Monday, July 6th, 2009

By Kristen Huth

Collegian Staff Writer

Last night, a national organization aiming to reform marijuana laws hosted its first Rally in the Valley discussion in 101 Thomas to raise awareness about legal concerns involving marijuana.

“We want to inform people about this issue and have some positive conversations about the marijuana issue,” Jason Bundy, co-president of the National Organization for the Reformation of Marijuana Laws (NORML), said.

Bundy told about 30 people that NORML is a resource for those who need legal advice, as well as an organization that promotes legislation to reform marijuana laws.

Andrew Shubin, a criminal defense attorney, was present to give legal advice concerning marijuana laws.

Shubin explained that a school zone has much harsher consequences for felonies than any other area.

“If you are within 1,000 feet of any part of Penn State University, whether it’s the 18th hole of the golf course, a garage that Penn State owns, the high school or a playground, that’s a school zone,” he said. “That’s basically all of State College.”

The mandatory minimum sentence for possession of marijuana is two to four years in a school zone, compared to probation to one month anywhere else, Shubin said.

“That’s the difference one foot can make,” he said.

Shubin gave advice on what to do if confronted by a police officer.

“Be courteous. … The first thing you should do is assert your right to counsel,” he said. “And without your consent, an officer needs a warrant to search your house.”

A big topic of the discussion was the use of student informants in drug busts.

### PROMPT A
According to the article on the marijuana law discussion, why did Shubin say a school zone is "basically all of State College"? Answer in one to three sentences.
The article and the records have no connection to each other.

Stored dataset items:

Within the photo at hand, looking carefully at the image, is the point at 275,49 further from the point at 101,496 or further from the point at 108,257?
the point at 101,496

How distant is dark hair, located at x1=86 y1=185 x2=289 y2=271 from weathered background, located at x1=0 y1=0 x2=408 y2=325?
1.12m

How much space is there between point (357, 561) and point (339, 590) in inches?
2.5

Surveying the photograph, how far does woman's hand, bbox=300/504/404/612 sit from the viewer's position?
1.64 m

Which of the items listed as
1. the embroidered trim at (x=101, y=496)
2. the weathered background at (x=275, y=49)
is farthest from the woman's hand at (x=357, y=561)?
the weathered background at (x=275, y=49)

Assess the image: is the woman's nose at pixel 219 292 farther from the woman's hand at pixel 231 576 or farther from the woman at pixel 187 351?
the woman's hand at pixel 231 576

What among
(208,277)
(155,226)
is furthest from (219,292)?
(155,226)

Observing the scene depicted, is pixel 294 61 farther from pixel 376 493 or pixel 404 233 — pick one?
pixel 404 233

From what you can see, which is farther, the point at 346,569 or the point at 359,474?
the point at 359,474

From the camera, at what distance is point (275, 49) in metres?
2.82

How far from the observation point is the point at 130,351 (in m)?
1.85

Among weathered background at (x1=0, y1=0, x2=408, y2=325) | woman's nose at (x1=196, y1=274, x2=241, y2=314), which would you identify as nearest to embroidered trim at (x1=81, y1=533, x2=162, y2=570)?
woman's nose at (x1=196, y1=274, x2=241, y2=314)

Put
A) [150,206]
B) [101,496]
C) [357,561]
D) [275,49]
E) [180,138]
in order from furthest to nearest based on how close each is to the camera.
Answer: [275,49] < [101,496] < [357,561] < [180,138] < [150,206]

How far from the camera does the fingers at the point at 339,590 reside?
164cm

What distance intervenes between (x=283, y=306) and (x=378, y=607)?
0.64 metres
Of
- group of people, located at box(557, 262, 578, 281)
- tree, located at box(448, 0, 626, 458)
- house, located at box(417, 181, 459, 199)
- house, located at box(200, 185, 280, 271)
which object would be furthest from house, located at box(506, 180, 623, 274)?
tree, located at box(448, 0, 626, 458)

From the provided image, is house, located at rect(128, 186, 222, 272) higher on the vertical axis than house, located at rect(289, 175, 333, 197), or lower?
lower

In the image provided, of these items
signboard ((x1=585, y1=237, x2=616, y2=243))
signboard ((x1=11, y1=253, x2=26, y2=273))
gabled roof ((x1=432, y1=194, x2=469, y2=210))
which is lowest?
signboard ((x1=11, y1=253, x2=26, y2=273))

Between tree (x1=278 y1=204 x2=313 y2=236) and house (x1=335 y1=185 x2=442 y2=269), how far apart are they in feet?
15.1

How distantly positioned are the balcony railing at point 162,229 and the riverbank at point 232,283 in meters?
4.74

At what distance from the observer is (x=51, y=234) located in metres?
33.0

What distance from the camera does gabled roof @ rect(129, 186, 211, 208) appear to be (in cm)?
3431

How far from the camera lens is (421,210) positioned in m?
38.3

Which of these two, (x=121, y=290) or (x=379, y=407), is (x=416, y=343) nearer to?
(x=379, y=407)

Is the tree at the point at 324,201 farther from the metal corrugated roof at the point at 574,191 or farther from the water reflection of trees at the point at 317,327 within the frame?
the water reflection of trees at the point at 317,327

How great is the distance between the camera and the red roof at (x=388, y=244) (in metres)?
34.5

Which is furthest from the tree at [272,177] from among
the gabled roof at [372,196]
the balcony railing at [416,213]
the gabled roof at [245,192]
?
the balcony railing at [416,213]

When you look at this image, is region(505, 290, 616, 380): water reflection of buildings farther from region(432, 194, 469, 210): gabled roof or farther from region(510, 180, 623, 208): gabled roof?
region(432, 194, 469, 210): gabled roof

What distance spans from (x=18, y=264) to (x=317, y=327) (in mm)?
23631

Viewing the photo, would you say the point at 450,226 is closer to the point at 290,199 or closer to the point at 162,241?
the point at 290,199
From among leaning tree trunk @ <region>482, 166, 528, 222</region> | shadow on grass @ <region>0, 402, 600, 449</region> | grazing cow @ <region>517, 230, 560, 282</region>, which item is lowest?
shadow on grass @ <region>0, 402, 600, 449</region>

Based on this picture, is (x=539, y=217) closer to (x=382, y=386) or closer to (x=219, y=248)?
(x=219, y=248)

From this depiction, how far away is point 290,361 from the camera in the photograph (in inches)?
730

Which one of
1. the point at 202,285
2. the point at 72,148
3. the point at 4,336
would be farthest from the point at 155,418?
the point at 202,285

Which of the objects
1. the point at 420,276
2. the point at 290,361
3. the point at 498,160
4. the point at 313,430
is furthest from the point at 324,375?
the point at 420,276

### PROMPT B
Rewrite the records starting at the line that contains "What distance spans" and continuing through the end of the records. Replace "closer" with "nearer" and leave everything else unchanged.

### EXERCISE ANSWER A
Any place within 1,000 feet of any part of Penn State University counts as a school zone. That includes the 18th hole of the golf course, a garage Penn State owns, the high school or a playground.

### EXERCISE ANSWER B
What distance spans from (x=18, y=264) to (x=317, y=327) (in mm)?
23631

Viewing the photo, would you say the point at 450,226 is nearer to the point at 290,199 or nearer to the point at 162,241?
the point at 290,199
From among leaning tree trunk @ <region>482, 166, 528, 222</region> | shadow on grass @ <region>0, 402, 600, 449</region> | grazing cow @ <region>517, 230, 560, 282</region>, which item is lowest?
shadow on grass @ <region>0, 402, 600, 449</region>

Based on this picture, is (x=539, y=217) nearer to (x=382, y=386) or nearer to (x=219, y=248)?
(x=219, y=248)

From this depiction, how far away is point 290,361 from the camera in the photograph (in inches)?
730

Which one of
1. the point at 202,285
2. the point at 72,148
3. the point at 4,336
would be farthest from the point at 155,418?
the point at 202,285

Which of the objects
1. the point at 420,276
2. the point at 290,361
3. the point at 498,160
4. the point at 313,430
is furthest from the point at 324,375?
the point at 420,276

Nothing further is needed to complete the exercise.